**Aufgabe**
Führen Sie den Text über den Indien-Bildband von Andreas H. Bitesnich im Anschluss an seinen letzten Satz weiter.

**Lesetext**

....

Man hört förmlich die Musik der Flöte. Der Schlangenbeschwörer schaut direkt in die Kamera, die Kobra richtet sich auf zum Tanz mit dem Instrument.

Eine lange Flucht von Rikschas, die sich im schlammigen Wasser der Straßenkurve spiegeln, die Bildaufteilung zwischen Rikschas, Straße und Bürgersteig perfekt. Ein Wirrwarr aus Bussen in Bangalore, von oben fotografiert.

Buchzitat:
"Indien ist permanent in Bewegung - es bewegt sich zur Seite, nach hinten, nach oben und im selben Moment nach vorne. Indien ist Vergangenheit und Zukunft zugleich", schreibt Andreas H. Bitesnich in seinem Vorwort. "Ein Universum, das alle Worte dieser Welt nicht zu beschreiben imstande sind."

Bilder für den Bauch

Bitesnich versucht die Beschreibung in seiner Sprache: Bildern. Klassisches wie der Taj Mahal im Sonnenaufgang. Anrührendes wie ein Mann mit Lepra oder ein Elefantenfuß an einer Kette. Straßenszenen, Architektur, Detailaufnahmen.

Das Motivspektrum ist breit, trotzdem ist die Auswahl stimmig. Besonders stark: die schwarz-weiß und sepiafarbenen Porträts. Denn die Farbbilder sind oft zu stark nachkoloriert und wirken dadurch unnatürlich.

Zum anderen merkt man vor allem in den Porträts Bitesnichs Einfühlsamkeit. Wie er selbst sagt: Er mache keine Fotografie, die "arty" oder "edgy" sei, also gewollt künstlerisch oder kantig - seine Bilder zielen auf den Bauch.

....

**Datenzeilen**
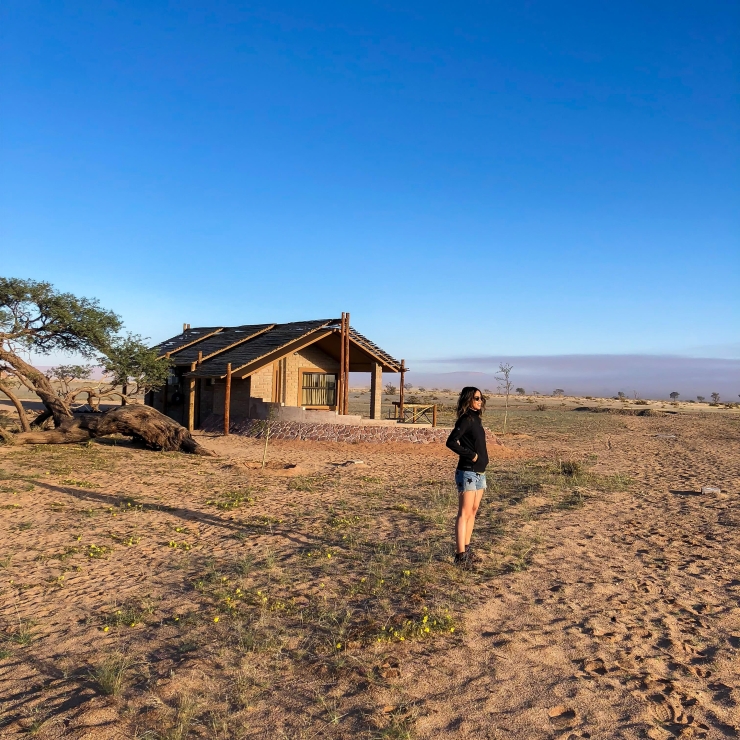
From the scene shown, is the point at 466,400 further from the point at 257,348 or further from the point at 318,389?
the point at 318,389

....

**Lösung**
Das mag auch an Bitesnichs Quereinstieg liegen: Der Österreicher ist Autodidakt. Erst mit Mitte 20 hat die Mappe eines befreundeten Fotoassistenten sein Interesse für Fotografie geweckt. Er hat sich in das Thema eingearbeitet - zu Beginn seiner Karriere aber noch weiter Elektrogeräte verkauft.

Von Orten und Geschichten

In "India" verbindet Bitesnich oft mehrere Bilder zu einer Szene, wie die Kushti-Ringer, die im Schlamm miteinander kämpfen, und eine Feuerbestattung am Ganges. Sofort entstehen Geschichten im Kopf. Und das müssen sie auch. Denn Bitesnich liefert in seinen Anmerkungen nur den Ort, sonst nichts.

Andreas H. Bitesnich - Vita

1964 in Wien geboren, lebt und arbeitet der Fotograf noch heute dort.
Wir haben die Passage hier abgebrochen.